Обсуждались, в основным, две проблемы — вопросы службы и нововведения в форме.
— В наших ранах нету славы, — голосили офицеры. — Русские сражаются, а мы лишь службу несем. Кто из наших может похвастать боевыми орденами? Наш генерал и еще парочка вояк.
— Нас используют как карательный батальон! — горячился один подпоручик. — Или карантинный. Не о том мечтали наши отцы, чтобы мы усмиряли чумной бунт в Севастополе или пугали татар.
— Не сметь обсуждать приказы командования! — гаркнул на офицеров майор. — Ему виднее, как нас использовать! Сколько раз батальон получал благодарность от крымских властей? А дороги? Сколько верст мы проложили по южному берегу? Насколько легче стало теперь из Балаклавы до Ялты добраться!
— Вам, господин майор, легко рассуждать. Не в обиду… — буркнул подвыпивший офицер. — Вы свое дворянство получили! А любому из нас выше капитана не подняться!
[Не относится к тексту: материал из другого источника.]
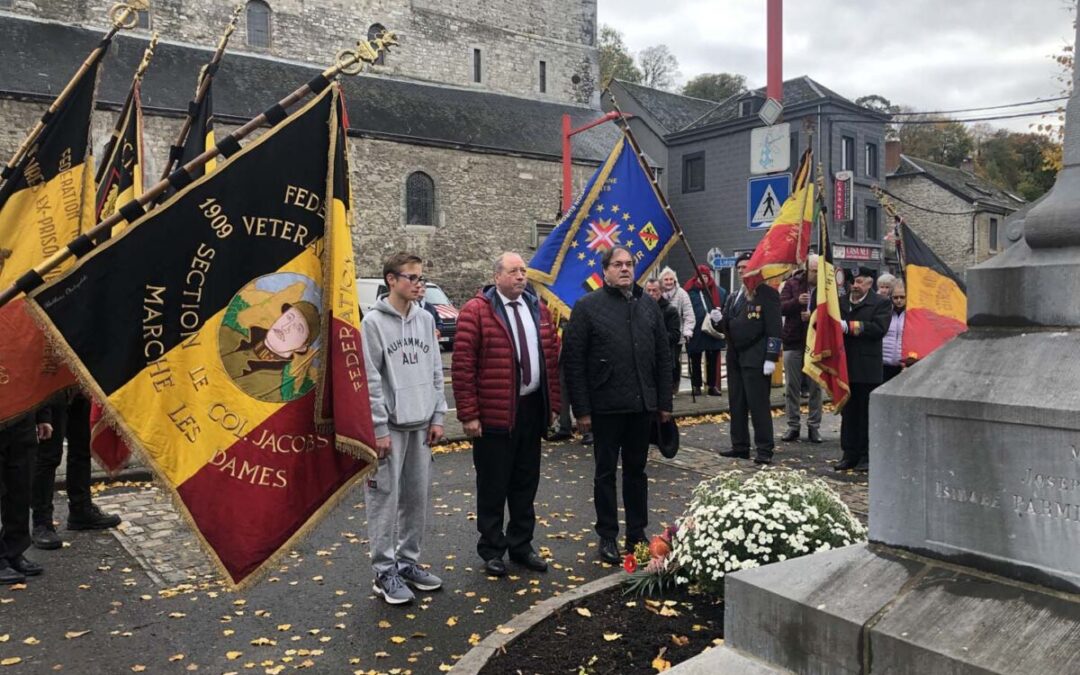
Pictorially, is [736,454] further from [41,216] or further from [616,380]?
[41,216]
— Вы бы, господин поручик Серафим, меньше бы налегали на вино! — осадил его майор. — Государь император ежечасно печется о благе греков Балаклавы! Сколько земли нам передали в довесок к имеющейся! Сколько раз повышали денежное довольствие! Школу организовали! От налогов лавки освободили! Теперь вот ждем новой формы для офицеров!
Разговор тут же свернул на обсуждение достоинств и недостатков новой формы, которую ввели в 1830-м году, в сравнении со старой. Причем, упор делался на всякого рода мелочи — на чешую подбородочного ремня или медный прибор у черной портупеи. Спенсер слушал с большим интересом. Он уже полностью пришел в себя после шока от горячей встречи.
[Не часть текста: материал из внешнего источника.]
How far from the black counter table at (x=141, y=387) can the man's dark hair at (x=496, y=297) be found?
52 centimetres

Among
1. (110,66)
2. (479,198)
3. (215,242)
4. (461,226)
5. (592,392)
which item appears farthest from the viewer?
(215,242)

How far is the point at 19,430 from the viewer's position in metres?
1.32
Я же думал об императоре. Известно, что он фанател от изобретения нового обмундирования для армии и флота. Лично придумывал всякие несуразицы, вроде красной выпушки у шаровар казачьего покроя или количества витков на офицерских эполетах. Форма получалась красивой, но часто неудобной. Тысячи людей были заняты кройкой и шитьем, изготовлением золотых галунов и позументов. И с каким результатом? Марлинский рассказывал, как у солдат в Геленджике во время торжественного караула ветром срывало фуражки в море, а они, бедняги, цепенели от ужаса, ожидая наказания за утерю казенного имущества.
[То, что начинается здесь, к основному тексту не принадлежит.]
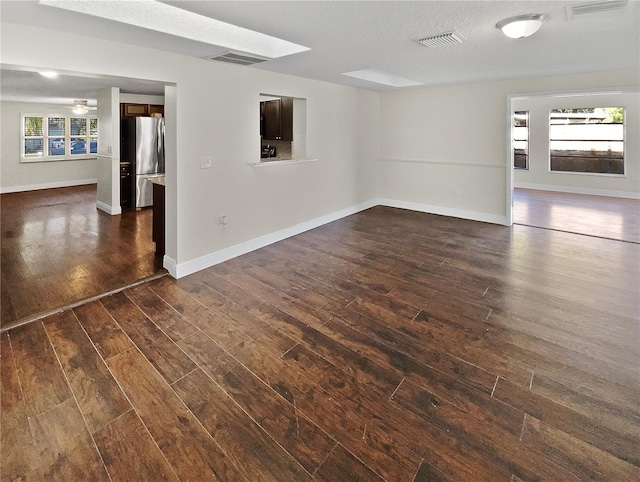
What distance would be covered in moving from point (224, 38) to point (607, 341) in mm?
4020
А в это же время на такие жизненно необходимые дела, как укрепление крепостей, времени у царя не находилось. Все сам да сам, никакой инициативы у подчиненных. Лично смог убедиться во время морского круиза. Нагромождалось немыслимое количество несуразностей, помноженных на злоупотребления и воровство. За блестящим фасадом Империи скрывались «глиняные горшки» и общее отупение.
Странным человеком был царствующий император. Труженик или, как он себя любил называть, «каторжник на троне». Его кто-то обозвал Николаем-Палкиным, душителем свободы. В учебниках истории его ругали. И почему-то большевики сохранили его памятник в Ленинграде…[2] Выходит, было за что его уважать? Пушкин и Лермонтов — при Николае. Кавказом приросли — при Николае. И много еще что свершилось при нём на пользу Империи. Мне ему присягать, если прошение мое о подданстве будет удовлетворено…
Ничего для себя не решив и устав от обсуждения грядущего введения новой формы офицерских шарфов, я задал давно занимавший меня вопрос:
— А правду рассказывают, что балаклавцы отказались отвечать императору, когда он их окрестил «ребятами», и ответили: «мы все — капитаны»? Я не стал говорить, что в будущем эта история будет кочевать по страницам книг русских писателей — у Лескова, Куприна и других[3].
Вокруг все засмеялись.
— Ну, подумай, Коста, своей головой, какие нынче капитаны из балаклавцев? Один я в отставке, да в батальоне три штуки, по одному на роту, — прихвастнул Мавромихали. — Все остальные чином пониже. Про солдат я вообще молчу. А вот деды наши и отцы, которые только прибыли в Крым с Кацонисом, могли и ответить такое. Но не императору, тем более что тогда правила Великая Екатерина. Какому-нибудь графу или князю — могли. Да хоть тому же Потемкину. Выпьем за род Кацонисов и за нашего командира подполковника Ликурга Ламбровича Качиони!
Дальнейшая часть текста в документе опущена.